New England

November, 2004
Regional Report

Wrap Trees

To prevent sunscald and frost cracking on young, thin-barked trees, such as maples, wrap the trunks with tree wrap or paint the south- and southwest-facing sides of the trunk with white, outdoor, latex paint. This will reflect the warming rays of the sun so the tree bark doesn't heat up on winter days, only to be suddenly cooled when the sun sets and the temperature plummets.

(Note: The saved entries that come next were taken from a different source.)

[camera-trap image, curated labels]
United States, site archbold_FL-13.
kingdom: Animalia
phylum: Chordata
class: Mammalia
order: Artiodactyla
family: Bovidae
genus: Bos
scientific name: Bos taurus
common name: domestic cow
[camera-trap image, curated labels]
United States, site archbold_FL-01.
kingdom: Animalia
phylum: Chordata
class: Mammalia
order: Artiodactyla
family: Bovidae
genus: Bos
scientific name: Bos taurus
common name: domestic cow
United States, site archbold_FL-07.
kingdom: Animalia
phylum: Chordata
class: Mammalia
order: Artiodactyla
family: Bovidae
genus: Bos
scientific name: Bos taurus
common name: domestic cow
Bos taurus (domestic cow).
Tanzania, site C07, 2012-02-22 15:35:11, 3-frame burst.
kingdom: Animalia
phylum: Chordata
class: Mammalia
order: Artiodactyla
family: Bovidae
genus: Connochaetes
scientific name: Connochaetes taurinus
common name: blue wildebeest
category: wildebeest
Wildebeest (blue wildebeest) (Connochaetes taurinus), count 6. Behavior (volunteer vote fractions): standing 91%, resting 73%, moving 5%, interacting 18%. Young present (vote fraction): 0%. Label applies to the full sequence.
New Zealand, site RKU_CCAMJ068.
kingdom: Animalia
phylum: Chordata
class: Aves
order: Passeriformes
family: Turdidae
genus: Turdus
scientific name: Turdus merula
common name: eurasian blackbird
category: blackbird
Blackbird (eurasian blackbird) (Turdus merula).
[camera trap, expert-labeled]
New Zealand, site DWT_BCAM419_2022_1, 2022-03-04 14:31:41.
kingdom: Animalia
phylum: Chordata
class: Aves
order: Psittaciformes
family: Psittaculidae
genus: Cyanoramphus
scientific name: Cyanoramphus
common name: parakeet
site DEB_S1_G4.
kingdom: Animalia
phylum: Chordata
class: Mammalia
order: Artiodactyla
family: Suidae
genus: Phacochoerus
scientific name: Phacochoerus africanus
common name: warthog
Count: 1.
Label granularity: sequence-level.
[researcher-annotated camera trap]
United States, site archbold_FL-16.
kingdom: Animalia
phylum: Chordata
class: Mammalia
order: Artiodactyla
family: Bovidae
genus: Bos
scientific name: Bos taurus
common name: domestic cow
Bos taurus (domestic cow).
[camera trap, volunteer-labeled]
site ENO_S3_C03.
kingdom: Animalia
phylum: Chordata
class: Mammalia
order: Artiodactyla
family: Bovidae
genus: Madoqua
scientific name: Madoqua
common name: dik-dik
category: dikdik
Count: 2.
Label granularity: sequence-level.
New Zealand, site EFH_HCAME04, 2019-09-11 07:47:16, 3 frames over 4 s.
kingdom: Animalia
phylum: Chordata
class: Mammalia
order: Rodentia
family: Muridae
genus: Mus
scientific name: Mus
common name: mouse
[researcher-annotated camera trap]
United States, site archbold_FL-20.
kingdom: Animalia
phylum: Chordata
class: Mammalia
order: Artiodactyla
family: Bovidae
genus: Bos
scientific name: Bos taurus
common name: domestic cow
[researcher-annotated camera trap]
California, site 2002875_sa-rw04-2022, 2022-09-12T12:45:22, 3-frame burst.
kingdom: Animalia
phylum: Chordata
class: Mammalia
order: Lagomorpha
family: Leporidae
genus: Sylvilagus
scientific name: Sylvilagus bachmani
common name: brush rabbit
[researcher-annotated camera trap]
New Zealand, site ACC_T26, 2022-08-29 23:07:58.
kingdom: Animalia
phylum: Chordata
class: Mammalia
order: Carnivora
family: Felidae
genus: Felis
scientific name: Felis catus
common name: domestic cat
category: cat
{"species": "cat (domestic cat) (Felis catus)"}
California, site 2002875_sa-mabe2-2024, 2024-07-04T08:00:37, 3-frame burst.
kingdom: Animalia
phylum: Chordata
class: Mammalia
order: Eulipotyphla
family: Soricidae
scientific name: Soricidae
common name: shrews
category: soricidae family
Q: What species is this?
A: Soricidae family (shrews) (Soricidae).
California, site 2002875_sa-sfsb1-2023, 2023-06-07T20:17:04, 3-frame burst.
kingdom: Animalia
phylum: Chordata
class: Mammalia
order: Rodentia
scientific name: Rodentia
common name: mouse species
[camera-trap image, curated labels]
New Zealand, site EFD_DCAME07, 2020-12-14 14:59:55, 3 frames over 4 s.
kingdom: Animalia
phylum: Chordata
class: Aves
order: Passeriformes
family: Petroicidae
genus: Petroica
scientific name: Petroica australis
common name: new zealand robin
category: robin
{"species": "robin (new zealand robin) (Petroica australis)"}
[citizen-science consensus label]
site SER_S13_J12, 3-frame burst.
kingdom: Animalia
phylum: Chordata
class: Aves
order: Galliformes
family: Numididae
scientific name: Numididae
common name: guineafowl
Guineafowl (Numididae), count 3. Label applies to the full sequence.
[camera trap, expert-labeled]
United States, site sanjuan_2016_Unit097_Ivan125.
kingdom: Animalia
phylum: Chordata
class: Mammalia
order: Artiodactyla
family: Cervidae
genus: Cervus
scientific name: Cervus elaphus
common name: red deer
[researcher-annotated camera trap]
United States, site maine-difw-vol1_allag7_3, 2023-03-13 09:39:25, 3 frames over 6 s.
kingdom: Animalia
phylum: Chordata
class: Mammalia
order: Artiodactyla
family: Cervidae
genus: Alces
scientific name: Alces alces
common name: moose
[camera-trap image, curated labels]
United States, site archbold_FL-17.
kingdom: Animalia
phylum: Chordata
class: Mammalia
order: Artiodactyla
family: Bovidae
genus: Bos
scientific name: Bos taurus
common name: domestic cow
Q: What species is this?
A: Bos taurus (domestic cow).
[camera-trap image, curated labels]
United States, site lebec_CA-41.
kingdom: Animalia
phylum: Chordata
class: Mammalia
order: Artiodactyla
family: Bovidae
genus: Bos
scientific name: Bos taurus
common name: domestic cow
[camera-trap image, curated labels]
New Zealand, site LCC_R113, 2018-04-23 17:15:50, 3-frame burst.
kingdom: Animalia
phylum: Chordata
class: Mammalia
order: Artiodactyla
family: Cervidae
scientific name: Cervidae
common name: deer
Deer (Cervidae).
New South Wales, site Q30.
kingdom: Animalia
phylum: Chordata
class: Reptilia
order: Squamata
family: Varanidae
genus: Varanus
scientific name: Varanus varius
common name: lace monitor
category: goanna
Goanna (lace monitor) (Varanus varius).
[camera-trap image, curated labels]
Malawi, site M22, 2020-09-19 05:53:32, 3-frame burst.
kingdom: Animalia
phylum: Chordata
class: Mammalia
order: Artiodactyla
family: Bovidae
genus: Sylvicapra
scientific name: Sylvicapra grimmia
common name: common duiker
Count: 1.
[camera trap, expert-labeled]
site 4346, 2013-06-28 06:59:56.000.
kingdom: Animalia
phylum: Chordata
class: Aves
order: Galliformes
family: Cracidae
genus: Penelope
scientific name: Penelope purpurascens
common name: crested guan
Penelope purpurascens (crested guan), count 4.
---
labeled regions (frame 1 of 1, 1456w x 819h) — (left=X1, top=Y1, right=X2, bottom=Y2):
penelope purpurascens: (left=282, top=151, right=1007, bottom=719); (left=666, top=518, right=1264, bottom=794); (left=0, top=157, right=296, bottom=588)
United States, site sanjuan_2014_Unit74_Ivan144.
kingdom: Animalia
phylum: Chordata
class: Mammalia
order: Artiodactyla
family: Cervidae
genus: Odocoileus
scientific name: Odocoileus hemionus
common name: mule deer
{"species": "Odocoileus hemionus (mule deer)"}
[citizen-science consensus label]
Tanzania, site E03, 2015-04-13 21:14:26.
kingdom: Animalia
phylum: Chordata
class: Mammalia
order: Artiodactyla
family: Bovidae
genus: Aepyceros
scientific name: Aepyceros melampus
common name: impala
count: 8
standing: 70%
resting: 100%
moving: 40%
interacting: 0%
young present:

Check Labels Before Storing Pesticides

Some pesticide products can be kept over the winter in an outdoor storage shed, but others need to be protected from freezing to remain effective. Check labels for storage instructions. No matter where you store them, be sure pesticides are safely stowed out of reach of children and pets. Even organic pesticides can be highly toxic if ingested or handled improperly.

Water Evergreens

Make sure evergreens have a good deep watering before the ground freezes because they continue to respire, albeit slowly, during the winter. Protect young evergreens from wind damage during winter by wrapping them in burlap. If you use wooden protectors, it\'s not too soon to bring them out.

Protect Roses for Winter

Once the ground begins to freeze and you have consistent temperatures in the low 20s F, it's time to protect modern hybrid roses from winter's wind and cold. The simplest method is to mound bark mulch around the base of the rose, covering the graft union (the swollen part of the stem near the ground). The mound should be about 1 foot tall. Wait until spring to cut back the canes above the mound.

Mulch Vegetable Garden

Bare soil invites weeds. Cover empty beds in your vegetable garden with a layer of straw or shredded leaves. This will help keep hardy weeds from taking over. In the spring, you may be able to plant directly through the mulch without the need for tilling.